→ **LISTED RECORDS**
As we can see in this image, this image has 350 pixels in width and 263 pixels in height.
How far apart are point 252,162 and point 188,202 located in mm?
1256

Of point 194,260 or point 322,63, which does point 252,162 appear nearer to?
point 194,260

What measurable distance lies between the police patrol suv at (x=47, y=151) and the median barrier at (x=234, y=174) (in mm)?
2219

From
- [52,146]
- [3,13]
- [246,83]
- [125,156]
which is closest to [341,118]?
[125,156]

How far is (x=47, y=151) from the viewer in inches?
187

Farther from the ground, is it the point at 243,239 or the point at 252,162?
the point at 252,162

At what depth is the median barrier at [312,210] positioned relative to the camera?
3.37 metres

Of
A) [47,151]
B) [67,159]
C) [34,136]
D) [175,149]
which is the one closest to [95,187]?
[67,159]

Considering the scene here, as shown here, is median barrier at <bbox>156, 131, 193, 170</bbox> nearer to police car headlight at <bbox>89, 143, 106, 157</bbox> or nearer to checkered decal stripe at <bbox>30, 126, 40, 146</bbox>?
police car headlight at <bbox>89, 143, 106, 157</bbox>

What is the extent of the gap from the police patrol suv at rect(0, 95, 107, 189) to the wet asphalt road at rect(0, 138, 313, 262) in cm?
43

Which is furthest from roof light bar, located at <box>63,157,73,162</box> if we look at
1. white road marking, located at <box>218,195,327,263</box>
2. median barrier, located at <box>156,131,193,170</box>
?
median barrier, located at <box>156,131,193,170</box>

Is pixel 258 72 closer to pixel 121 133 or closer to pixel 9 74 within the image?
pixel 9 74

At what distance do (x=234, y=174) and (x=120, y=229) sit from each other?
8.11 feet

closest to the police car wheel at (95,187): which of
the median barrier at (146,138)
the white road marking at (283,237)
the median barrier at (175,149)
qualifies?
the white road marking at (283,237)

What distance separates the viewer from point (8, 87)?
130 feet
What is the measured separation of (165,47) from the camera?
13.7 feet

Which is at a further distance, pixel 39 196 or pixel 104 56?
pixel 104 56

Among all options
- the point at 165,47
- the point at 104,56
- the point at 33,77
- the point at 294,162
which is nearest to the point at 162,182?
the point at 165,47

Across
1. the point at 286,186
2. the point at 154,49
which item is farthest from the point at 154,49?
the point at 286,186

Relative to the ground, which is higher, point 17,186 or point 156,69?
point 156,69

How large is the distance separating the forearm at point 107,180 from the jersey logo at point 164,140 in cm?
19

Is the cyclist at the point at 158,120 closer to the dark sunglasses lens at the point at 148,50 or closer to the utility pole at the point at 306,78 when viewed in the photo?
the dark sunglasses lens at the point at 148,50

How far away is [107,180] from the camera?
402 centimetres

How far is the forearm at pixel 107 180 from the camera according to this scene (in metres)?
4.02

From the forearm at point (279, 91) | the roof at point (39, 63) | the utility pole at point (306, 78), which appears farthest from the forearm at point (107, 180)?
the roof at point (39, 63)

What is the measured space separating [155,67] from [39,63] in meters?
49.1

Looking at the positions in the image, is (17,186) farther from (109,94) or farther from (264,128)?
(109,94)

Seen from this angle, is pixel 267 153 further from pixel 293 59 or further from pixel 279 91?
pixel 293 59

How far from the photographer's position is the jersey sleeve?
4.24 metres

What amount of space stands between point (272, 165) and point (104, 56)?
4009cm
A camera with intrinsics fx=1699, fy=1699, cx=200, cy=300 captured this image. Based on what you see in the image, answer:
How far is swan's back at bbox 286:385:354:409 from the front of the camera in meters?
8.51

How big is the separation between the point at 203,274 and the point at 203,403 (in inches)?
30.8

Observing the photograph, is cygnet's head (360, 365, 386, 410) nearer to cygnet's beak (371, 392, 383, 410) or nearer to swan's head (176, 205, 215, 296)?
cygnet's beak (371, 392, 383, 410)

→ **TASK DESCRIPTION**
Please format all of the rows above as a JSON list of strings, one string per line, with blank lines left out.

→ **RESPONSE**
[
  "As we can see in this image, this image has 350 pixels in width and 263 pixels in height.",
  "How far apart are point 252,162 and point 188,202 located in mm?",
  "1256",
  "Of point 194,260 or point 322,63, which does point 252,162 appear nearer to?",
  "point 194,260",
  "What measurable distance lies between the police patrol suv at (x=47, y=151) and the median barrier at (x=234, y=174) (in mm)?",
  "2219",
  "From",
  "- [52,146]",
  "- [3,13]",
  "- [246,83]",
  "- [125,156]",
  "which is closest to [341,118]?",
  "[125,156]",
  "How far is (x=47, y=151) from the viewer in inches?",
  "187",
  "Farther from the ground, is it the point at 243,239 or the point at 252,162?",
  "the point at 252,162",
  "At what depth is the median barrier at [312,210] positioned relative to the camera?",
  "3.37 metres",
  "Of",
  "A) [47,151]",
  "B) [67,159]",
  "C) [34,136]",
  "D) [175,149]",
  "which is the one closest to [95,187]?",
  "[67,159]",
  "Considering the scene here, as shown here, is median barrier at <bbox>156, 131, 193, 170</bbox> nearer to police car headlight at <bbox>89, 143, 106, 157</bbox> or nearer to checkered decal stripe at <bbox>30, 126, 40, 146</bbox>?",
  "police car headlight at <bbox>89, 143, 106, 157</bbox>",
  "What is the extent of the gap from the police patrol suv at rect(0, 95, 107, 189) to the wet asphalt road at rect(0, 138, 313, 262) in cm?",
  "43",
  "Which is furthest from roof light bar, located at <box>63,157,73,162</box> if we look at",
  "1. white road marking, located at <box>218,195,327,263</box>",
  "2. median barrier, located at <box>156,131,193,170</box>",
  "?",
  "median barrier, located at <box>156,131,193,170</box>",
  "Is pixel 258 72 closer to pixel 121 133 or closer to pixel 9 74 within the image?",
  "pixel 9 74",
  "At what distance do (x=234, y=174) and (x=120, y=229) sit from each other?",
  "8.11 feet",
  "closest to the police car wheel at (95,187): which of",
  "the median barrier at (146,138)",
  "the white road marking at (283,237)",
  "the median barrier at (175,149)",
  "qualifies?",
  "the white road marking at (283,237)",
  "What distance separates the viewer from point (8, 87)?",
  "130 feet",
  "What is the measured separation of (165,47) from the camera?",
  "13.7 feet",
  "Which is at a further distance, pixel 39 196 or pixel 104 56?",
  "pixel 104 56",
  "Among all options",
  "- the point at 165,47",
  "- the point at 104,56",
  "- the point at 33,77",
  "- the point at 294,162",
  "which is nearest to the point at 162,182?",
  "the point at 165,47",
  "Across",
  "1. the point at 286,186",
  "2. the point at 154,49",
  "which item is farthest from the point at 154,49?",
  "the point at 286,186",
  "Relative to the ground, which is higher, point 17,186 or point 156,69?",
  "point 156,69",
  "How large is the distance separating the forearm at point 107,180 from the jersey logo at point 164,140 in cm?",
  "19",
  "Is the cyclist at the point at 158,120 closer to the dark sunglasses lens at the point at 148,50 or closer to the utility pole at the point at 306,78 when viewed in the photo?",
  "the dark sunglasses lens at the point at 148,50",
  "How far away is [107,180] from the camera?",
  "402 centimetres",
  "How far is the forearm at pixel 107 180 from the camera according to this scene (in metres)?",
  "4.02",
  "From the forearm at point (279, 91) | the roof at point (39, 63) | the utility pole at point (306, 78), which appears farthest from the forearm at point (107, 180)?",
  "the roof at point (39, 63)",
  "What is the measured space separating [155,67] from [39,63] in meters?",
  "49.1",
  "Looking at the positions in the image, is (17,186) farther from (109,94) or farther from (264,128)?",
  "(109,94)",
  "Seen from this angle, is pixel 267 153 further from pixel 293 59 or further from pixel 279 91?",
  "pixel 293 59",
  "How far from the photographer's position is the jersey sleeve?",
  "4.24 metres",
  "What amount of space stands between point (272, 165) and point (104, 56)?",
  "4009cm",
  "A camera with intrinsics fx=1699, fy=1699, cx=200, cy=300 captured this image. Based on what you see in the image, answer:",
  "How far is swan's back at bbox 286:385:354:409 from the front of the camera in meters?",
  "8.51",
  "How big is the separation between the point at 203,274 and the point at 203,403 (in inches)?",
  "30.8",
  "Observing the photograph, is cygnet's head (360, 365, 386, 410) nearer to cygnet's beak (371, 392, 383, 410) or nearer to swan's head (176, 205, 215, 296)?",
  "cygnet's beak (371, 392, 383, 410)"
]